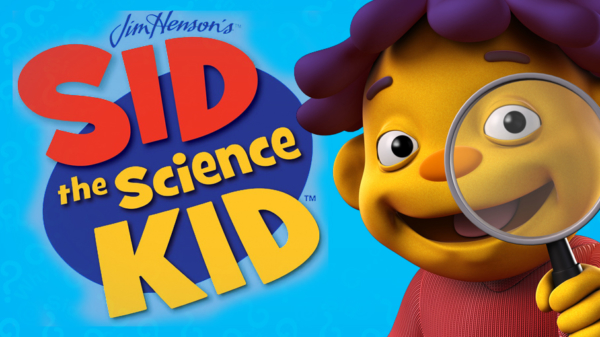 Sid the Science Kid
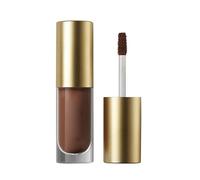 Fard à paupières liquide multicolore populaire: charme longue durée, pleine de couleur. Facile à créer un maquillage attrayant.4.5ml Concealer Naturkosmetic (C, One Size)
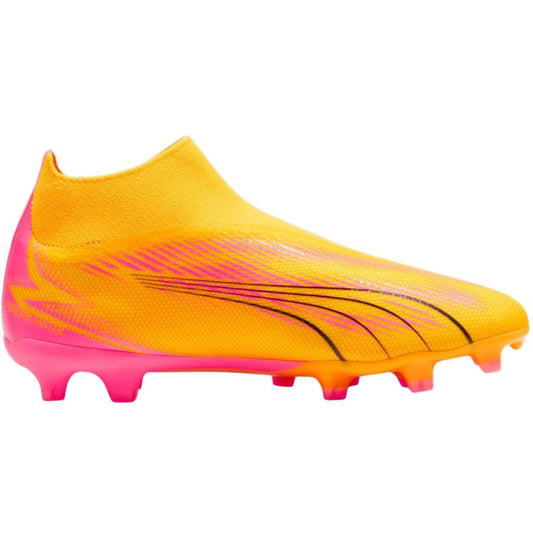 Puma Ultra Match+ LL FG/AG M 107759 03 football boots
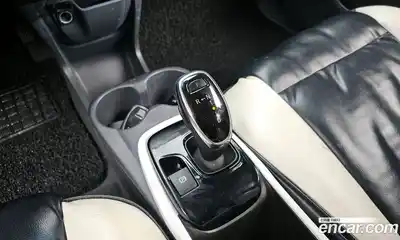 Chevrolet Bolt EV 2018 0.2 Автомат в Москве № 747961, миниатюра 9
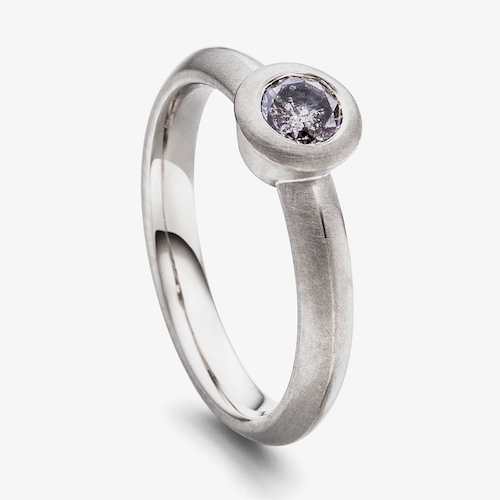 Brilliant ring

WHAT THE EXERCISE ASKS | From the top of the listing above, repeat each line exactly until you reach the line containing "Chevrolet Bolt EV", and repeat that one too. Leave the pictures out.

WRITTEN SOLUTION |
 Sid the Science Kid
 Fard à paupières liquide multicolore populaire: charme longue durée, pleine de couleur. Facile à créer un maquillage attrayant.4.5ml Concealer Naturkosmetic (C, One Size)
 Puma Ultra Match+ LL FG/AG M 107759 03 football boots
 Chevrolet Bolt EV 2018 0.2 Автомат в Москве № 747961, миниатюра 9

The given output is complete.